— begin Page excerpt —
Taking conditional expectation and using \(\mathbb{E}[g_t \mid \mathcal{F}_t] = \nabla f(\theta_t)\):

\[ \mathbb{E}[V_{t+1} \mid \mathcal{F}_t] = V_t - 2\eta_t \langle \nabla f(\theta_t),\, \theta_t - \theta^* \rangle + \eta_t^2\, \mathbb{E}[\|g_t\|^2 \mid \mathcal{F}_t]. \]

Assuming bounded stochastic gradient variance, \(\mathbb{E}[\|g_t\|^2 \mid \mathcal{F}_t] \leq G^2\), and using strong convexity with parameter \(\mu > 0\), which gives \(\langle \nabla f(\theta_t), \theta_t - \theta^* \rangle \geq \mu \|\theta_t - \theta^*\|^2 = \mu V_t\):

\[ \mathbb{E}[V_{t+1} \mid \mathcal{F}_t] \leq (1 - 2\mu \eta_t)\, V_t + \eta_t^2 G^2. \]

This is the key inequality. The predictable part of \(V_t\) decreases by a factor of at least \(2\mu\eta_t\) at each step. The bias term \(\eta_t^2 G^2\) is the price paid for using a stochastic gradient instead of the true one. The martingale part is the residual \(V_{t+1} - \mathbb{E}[V_{t+1} \mid \mathcal{F}_t]\): random, zero-mean, oscillating, not accumulating in any direction.

The martingale difference in practice

I want to make this concrete. At each step \(t\), the noise \(\xi_t = g_t - \nabla f(\theta_t)\) can be large or small, positive or negative in each coordinate, depending on which data points happened to land in the mini-batch. There is no structure preventing any individual \(\xi_t\) from being large. What is constrained is the conditional expectation: averaged over all possible mini-batches that could be drawn at step \(t\), given the current parameters \(\theta_t\), the noise has zero mean.
— end Page excerpt —
→ **What you need to do**:
1 > In the stochastic gradient excerpt, what is the bias term described as the price paid for?
2 > Decide whether each statement agrees with the stochastic gradient excerpt, answering yes or no and quoting the words that settle it: (a) strong convexity is used with a parameter greater than zero; (b) some structure keeps each individual noise term from being large; (c) the martingale part accumulates in one direction.
3 > Rewrite the stochastic gradient excerpt from the words "This is the" through "in any direction.", renaming "bias term" to "variance term".
The entries after this point have no connection to the stochastic gradient excerpt.
— begin Recorded information —
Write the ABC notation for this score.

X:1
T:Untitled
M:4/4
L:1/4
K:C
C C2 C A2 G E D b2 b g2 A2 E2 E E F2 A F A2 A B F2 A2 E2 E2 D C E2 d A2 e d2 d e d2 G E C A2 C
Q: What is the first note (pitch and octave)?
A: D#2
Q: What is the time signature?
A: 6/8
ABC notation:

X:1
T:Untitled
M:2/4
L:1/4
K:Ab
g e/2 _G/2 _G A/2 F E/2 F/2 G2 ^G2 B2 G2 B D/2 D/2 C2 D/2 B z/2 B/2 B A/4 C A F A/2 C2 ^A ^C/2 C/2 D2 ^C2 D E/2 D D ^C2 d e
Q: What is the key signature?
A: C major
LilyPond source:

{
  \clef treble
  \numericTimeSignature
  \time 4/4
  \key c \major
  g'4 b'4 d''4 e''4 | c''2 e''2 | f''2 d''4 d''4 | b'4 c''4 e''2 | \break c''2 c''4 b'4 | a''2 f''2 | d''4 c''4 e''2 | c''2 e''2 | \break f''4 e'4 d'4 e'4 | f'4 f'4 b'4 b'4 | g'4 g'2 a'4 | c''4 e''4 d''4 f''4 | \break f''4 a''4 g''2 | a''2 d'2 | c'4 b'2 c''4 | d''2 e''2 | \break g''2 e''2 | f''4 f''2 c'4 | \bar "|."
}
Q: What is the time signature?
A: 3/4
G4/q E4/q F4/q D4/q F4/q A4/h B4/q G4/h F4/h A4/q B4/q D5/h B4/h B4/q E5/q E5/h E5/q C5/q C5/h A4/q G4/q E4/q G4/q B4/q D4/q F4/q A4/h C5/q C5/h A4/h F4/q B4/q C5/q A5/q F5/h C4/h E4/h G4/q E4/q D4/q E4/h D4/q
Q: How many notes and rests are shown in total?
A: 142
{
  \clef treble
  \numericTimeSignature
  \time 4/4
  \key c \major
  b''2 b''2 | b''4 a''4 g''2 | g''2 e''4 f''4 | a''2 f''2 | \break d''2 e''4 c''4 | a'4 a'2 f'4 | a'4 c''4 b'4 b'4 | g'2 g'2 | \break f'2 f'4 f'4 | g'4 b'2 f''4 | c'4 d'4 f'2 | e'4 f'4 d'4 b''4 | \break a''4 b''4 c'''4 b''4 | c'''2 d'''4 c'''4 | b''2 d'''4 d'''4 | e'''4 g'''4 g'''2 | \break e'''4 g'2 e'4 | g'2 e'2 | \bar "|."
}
— end Recorded information —
→ **Solved tasks**:
1 > Using a stochastic gradient instead of the true one.

2 >
(a) Yes: "using strong convexity with parameter \(\mu > 0\)"
(b) No: "There is no structure preventing any individual \(\xi_t\) from being large."
(c) No: "random, zero-mean, oscillating, not accumulating in any direction"

3 >
This is the key inequality. The predictable part of \(V_t\) decreases by a factor of at least \(2\mu\eta_t\) at each step. The variance term \(\eta_t^2 G^2\) is the price paid for using a stochastic gradient instead of the true one. The martingale part is the residual \(V_{t+1} - \mathbb{E}[V_{t+1} \mid \mathcal{F}_t]\): random, zero-mean, oscillating, not accumulating in any direction.